Some references (mostly skeptical) on homeopathy

In 1985, the late Jacques Benveniste, a French biologist, conducted experiments that purported to show that a certain type of cellular immune response could be brought about by an anti-immunoglobulin agent that had been diluted to such an extent that it is highly unlikely that even one molecule of this agent remained in the aqueous solution. He interpreted this to indicate that water could somehow retain an impression, or "memory", of a solute that had been diluted out of existence. This result was immediately taken by believers in homeopathy as justification for their dogma that similarly diluted remedies could be effective as alternative medical agents. The consensus among chemists is that any temporary disruption of the water structure by a dissolved agent would disappear within a fraction of a second after its removal by dilution, owing to the vigorous thermal motions of the water molecules. Benveniste's results have never been convincingly replicated by other scientists (see here for a recent summary).

In 2010, a UK parliamentry committee report urged the government to withdraw funding and licensing of homeopathy.

Can you run your car on water?
Not really. For water to act as a fuel, there must be some combination of oxygen and hydrogen that is energetically more stable than H2O, and no such molecule is known.

This fact has failed to put to rest the venerable urban legend that some obscure inventor discovered a process to do this, but the invention was secretly bought up by the oil companies in order to preserve their monopoly.

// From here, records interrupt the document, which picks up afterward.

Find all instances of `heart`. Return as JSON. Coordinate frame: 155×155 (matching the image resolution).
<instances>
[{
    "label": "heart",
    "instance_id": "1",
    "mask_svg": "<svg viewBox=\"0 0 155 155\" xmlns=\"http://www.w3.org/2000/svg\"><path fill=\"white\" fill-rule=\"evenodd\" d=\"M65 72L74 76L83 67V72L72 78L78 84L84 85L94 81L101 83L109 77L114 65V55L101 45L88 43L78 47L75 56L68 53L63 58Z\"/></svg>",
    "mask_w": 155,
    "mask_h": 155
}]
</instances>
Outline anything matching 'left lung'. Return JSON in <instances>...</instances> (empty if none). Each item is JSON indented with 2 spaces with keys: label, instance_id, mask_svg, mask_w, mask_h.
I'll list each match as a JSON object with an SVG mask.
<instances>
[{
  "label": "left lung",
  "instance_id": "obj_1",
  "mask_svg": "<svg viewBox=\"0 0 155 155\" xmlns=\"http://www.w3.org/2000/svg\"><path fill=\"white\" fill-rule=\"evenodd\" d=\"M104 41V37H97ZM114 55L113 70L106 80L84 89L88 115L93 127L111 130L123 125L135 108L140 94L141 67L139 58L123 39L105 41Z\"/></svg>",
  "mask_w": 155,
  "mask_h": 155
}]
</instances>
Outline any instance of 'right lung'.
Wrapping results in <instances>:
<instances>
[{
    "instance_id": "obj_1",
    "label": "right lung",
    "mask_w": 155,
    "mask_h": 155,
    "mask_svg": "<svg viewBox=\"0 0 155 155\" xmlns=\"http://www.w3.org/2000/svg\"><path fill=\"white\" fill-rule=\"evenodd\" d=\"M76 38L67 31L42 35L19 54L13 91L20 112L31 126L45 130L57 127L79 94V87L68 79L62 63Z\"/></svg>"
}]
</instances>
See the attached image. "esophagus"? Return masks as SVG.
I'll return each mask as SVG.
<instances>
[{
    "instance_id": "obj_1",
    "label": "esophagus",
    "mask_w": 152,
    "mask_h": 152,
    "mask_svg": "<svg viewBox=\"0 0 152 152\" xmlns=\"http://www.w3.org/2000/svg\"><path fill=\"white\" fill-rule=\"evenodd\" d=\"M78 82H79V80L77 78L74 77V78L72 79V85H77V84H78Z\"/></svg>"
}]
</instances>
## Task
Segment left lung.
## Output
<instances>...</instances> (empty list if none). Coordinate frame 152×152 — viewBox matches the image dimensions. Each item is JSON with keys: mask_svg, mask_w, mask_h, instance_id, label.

It takes 286 kJ of energy to break up 18 g of water into its elements. Allowing the oxygen and hydrogen to recombine yields this same amount of energy back in the form of heat. But to do anything useful with this heat, it must be converted into work, and the Second Law of Thermodynamics limits the efficiency of this step to less (usually far less) than 100%. If the hydrogen and oxygen are recombined in a fuel cell, the Second Law limitation is removed, but the First Law still limits energy recovery to 100%, and this does not count inefficiencies in the initial decomposition of water. Any scheme to decompose water into hydrogen and oxygen requires a net input of energy.However, adding water to the fuel-air mixture in an internal combustion engine, a process known as water injection, has been employed for many years as a method of improving the performance of both piston- and turbine engines. Water injection kits are widely available, many offered by hucksters whose marketing (sample) falsely implies that their products allow you to "run your car on water". Don't believe it! And get some solid advice before you try this on a modern computer-controlled high compression engine.

Burning water
In 2007, a widely-cited YouTube video appeared that showed a sample of salt water "burning". This occurs only in the presence of a strong radio-frequency field, which supposedly dissociates the water into H2 and O2. These two gases then recombine, producing the flame. Although there has been much uninformed hype about this being some kind of a breakthrough as a source of "energy from water", there is no reason to believe that the First Law of Thermodynamics has been repealed. If the energy supplied by the radio-frequency source is taken into account, you can be sure that there has been no net energy gain.

The actual mechanism of the process remains unclear. The fact that salt or some other ionic solute is required suggests that ions at the water's surface might be accelerated in the local field produced by the plasma discharge, helping to break up the molecules in the water vapor.
But for something really far-out, few things beat the sub-culture of the "free energy" pseudoscience enthusiasts and their religion-like obsession with "HHO", for whom some guy named Stan Meyer seems to be the guru. See this video of Stan Meyer's water-electrolysis setup that apparently flouts all the laws of thermodynamics! (See here for another scientist's opinion about this nonsense.)